I vomitted once - on the flight from Zurich to Boston. At least I made it to the bathroom after jumping over the lap of some stranger who's legs were so long he had to sit sideways and into the aisle because there wasn't enough leg room. I don't know why the turbulance was so bad but the nausea was horrible. I must say however, that Swiss Airlines and Lufthansa have amazing service and FOOD! United, Delta, and American Airlines have nothing on the German airlines. But then again, it was their food that I vomited. Perhaps United (the airline I had from Boston to SFO) had it right not to give us food so there was less likelihood of passengers puking up perfectly good food. The night at Boston was spent mostly tossing and turning on the hard ground of the carpet. It was freezing, although I wore extra layers that I fished out from my luggage, making it almost impossible to sleep at all. The thought of home being so close made it all bearable if not ignorable because I knew a warm bed awaited me - I just needed to hang in there and not vomit anymore.
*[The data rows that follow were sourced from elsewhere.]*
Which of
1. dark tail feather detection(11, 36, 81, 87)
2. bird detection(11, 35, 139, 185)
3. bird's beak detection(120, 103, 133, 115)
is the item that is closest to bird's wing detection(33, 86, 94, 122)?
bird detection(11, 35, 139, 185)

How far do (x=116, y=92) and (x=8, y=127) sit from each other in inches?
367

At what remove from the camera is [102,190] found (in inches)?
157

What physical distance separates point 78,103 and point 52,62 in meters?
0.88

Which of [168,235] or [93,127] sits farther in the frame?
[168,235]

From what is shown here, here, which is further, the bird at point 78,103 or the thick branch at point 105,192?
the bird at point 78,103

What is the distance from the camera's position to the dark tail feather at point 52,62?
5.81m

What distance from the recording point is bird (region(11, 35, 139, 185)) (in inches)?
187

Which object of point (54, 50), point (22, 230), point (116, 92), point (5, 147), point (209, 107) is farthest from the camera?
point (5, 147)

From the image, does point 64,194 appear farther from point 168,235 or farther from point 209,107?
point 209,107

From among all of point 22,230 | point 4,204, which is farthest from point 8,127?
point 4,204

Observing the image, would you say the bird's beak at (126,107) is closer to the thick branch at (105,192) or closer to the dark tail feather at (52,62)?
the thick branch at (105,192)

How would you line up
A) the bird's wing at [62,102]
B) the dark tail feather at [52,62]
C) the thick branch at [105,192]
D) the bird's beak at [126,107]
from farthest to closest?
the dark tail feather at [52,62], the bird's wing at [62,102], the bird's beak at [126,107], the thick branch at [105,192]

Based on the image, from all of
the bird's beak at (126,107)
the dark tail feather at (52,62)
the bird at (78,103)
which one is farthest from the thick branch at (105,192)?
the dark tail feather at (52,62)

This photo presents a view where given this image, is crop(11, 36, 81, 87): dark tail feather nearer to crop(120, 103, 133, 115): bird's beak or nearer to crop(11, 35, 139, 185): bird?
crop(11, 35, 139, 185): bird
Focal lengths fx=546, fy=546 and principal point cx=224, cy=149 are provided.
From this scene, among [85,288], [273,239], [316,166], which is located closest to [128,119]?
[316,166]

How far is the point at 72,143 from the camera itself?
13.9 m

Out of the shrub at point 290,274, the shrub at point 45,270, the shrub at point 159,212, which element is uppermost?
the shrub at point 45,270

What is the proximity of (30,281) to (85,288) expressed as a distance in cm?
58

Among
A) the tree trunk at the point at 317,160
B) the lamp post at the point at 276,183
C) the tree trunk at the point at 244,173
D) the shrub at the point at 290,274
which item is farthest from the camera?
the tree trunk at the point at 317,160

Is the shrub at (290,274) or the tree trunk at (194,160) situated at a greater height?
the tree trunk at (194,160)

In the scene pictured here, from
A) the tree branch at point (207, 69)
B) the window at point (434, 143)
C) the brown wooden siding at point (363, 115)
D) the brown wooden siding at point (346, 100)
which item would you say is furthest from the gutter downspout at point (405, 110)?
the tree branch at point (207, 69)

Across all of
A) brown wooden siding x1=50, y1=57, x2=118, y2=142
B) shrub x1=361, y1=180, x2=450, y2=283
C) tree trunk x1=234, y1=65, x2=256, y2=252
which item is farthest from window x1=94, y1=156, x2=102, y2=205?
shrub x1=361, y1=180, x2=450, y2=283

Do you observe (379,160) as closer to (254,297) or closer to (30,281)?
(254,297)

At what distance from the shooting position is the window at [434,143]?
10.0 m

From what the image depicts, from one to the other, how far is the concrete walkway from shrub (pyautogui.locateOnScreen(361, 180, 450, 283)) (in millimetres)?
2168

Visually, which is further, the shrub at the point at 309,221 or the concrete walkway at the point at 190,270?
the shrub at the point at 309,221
The month abroad flew by quickly although, I couldn't have imagined how I would've felt, had I stuck with my original plan to be away for 3 months. My travels brought with it so much more knowledge than I could've hoped for and a confidence that I couldn't have replicated had I done any of it differently. I don't believe I'll ever travel alone again for there were just too many moments I wished to have shared with a companion but I must say to you that you most certainly should experience something like this yourself.

If it weren't for my job at SAP, I probably wouldn't have met some of the most amazing people who literally packed up their bags and started their life anew in a foreign country, or who've spent a better part of their youth traveling. It's what got me dreaming of similar adventures of my own and suddenly realizing that they were possible. I've got a few more things lined up but I'll be sticking to the U.S.A. for the remainder of this year with a trip to New Orleans in November and Orlando in December. I plan on doing a full fledged road trip next year just as the Autumn season in the East begins so I can see the most historic towns lined with Fall's colorful hues. We'll see how things pan out as so many other life plans are coming together for me.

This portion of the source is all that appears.